Your brother is Nick Hornby. What did your parents do for both their children to grow up into authors?
They got divorced, and one of the byproducts of having divorced parents back in the 60s and 70s – when it was really not common and made you feel different – was that it turns you into an observer. Two other things: my mum dropped us off at Maidenhead library every Saturday morning, which was a passport to another world, and we both had extraordinary English teachers. Nick was always a bit of a swot, but I was pretty terrible until sixth form when Mrs Effendowicz decided to take me by the scruff of the neck and turn me into something. She introduced me to Jane Austen. I still see her and she is one of my first readers.
Would you ever consider writing a joint novel with your husband?
Absolutely not. Getting started in the morning I find quite sticky but he’s Mr 8 O’Clock and has everything plotted out. By the time I got going he’d already be on his second glass of claret! Also, I don’t quite see the point where our genres meet. We’ll stick to his motorway and my meandering path.
Do you have a favourite Austen novel?
I change my mind all the time. I admire Emma enormously as a piece of plotting and I’m discovering Pride and Prejudice anew. It’s a novel about social revolution really, and that moment Lizzy Bennet refuses Darcy is absolutely explosive.
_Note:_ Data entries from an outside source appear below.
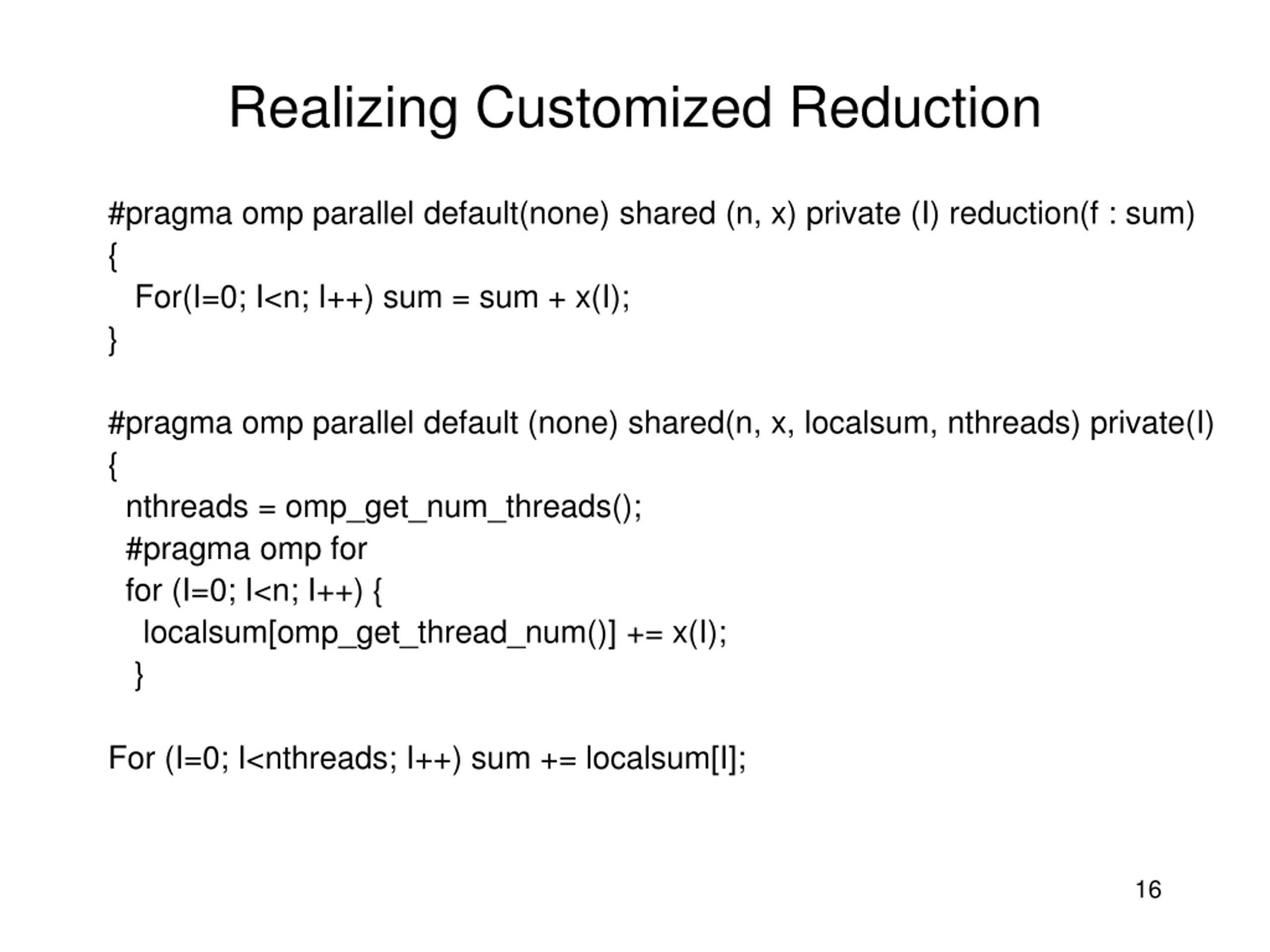 Realizing Customized Reduction

#pragma omp parallel default(none) shared (n, x) private (I) reduction(f : sum)
{
For(I=0; I<n; I++) sum = sum + x(I);
}

#pragma omp parallel default (none) shared(n, x, localsum, nthreads) private(I)
{
nthreads = omp_get_num_threads();
#pragma omp for
for (I=0; I<n; I++) {
localsum[omp_get_thread_num()] += x(I);
}

For (I=0; I<nthreads; I++) sum += localsum[I];

16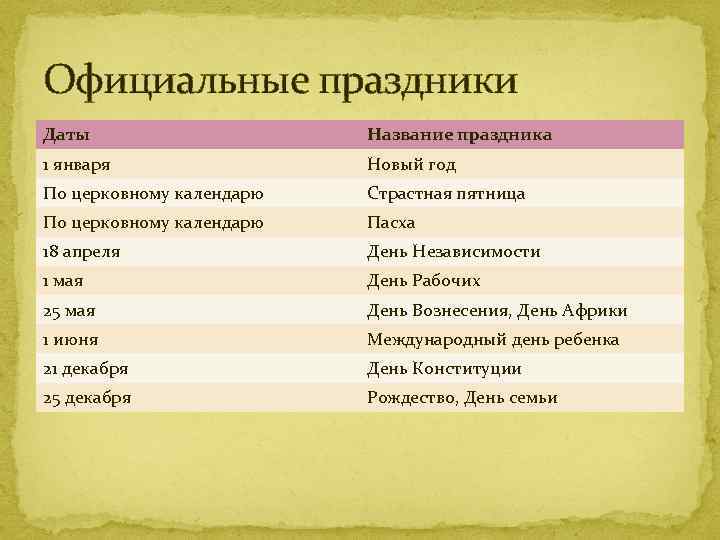 Официальные праздники

| Даты | Название праздника |
|---|---|
| 1 января | Новый год |
| По церковному календарю | Страстная пятница |
| По церковному календарю | Пасха |
| 18 апреля | День Независимости |
| 1 мая | День Рабочих |
| 25 мая | День Вознесения, День Африки |
| 1 июня | Международный день ребенка |
| 21 декабря | День Конституции |
| 25 декабря | Рождество, День семьи |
What have you been reading lately?
I’m halfway through Ursula Parrott’s reissued Ex-Wife, which is so modern it’s almost terrifying. Who knew they were up to all this is the 1920s? I loved the last Elizabeth Strout, Tell Me Everything. She and Ann Patchett are my favourite living novelists. Also, The Wedding People by Alison Espach. Read it. It’s so clever and funny, almost a perfect novel.
Is there a book you’ve left unfinished?
Loads. I had knee replacement surgery two months ago and thought all I would do was read but, in fact, I became so impatient everything I took to hospital was hurled at the wall. Life’s too short to spend wondering why somebody wrote this or why somebody else recommended it, but I’m not dictatorial about reading. Growing up, I knew kids who had the sort of parents who thought they shouldn’t read Enid Blyton. Enid Blyton was my soulmate, and I remember thinking: “Thank God my mum doesn’t have those fancy ideas.”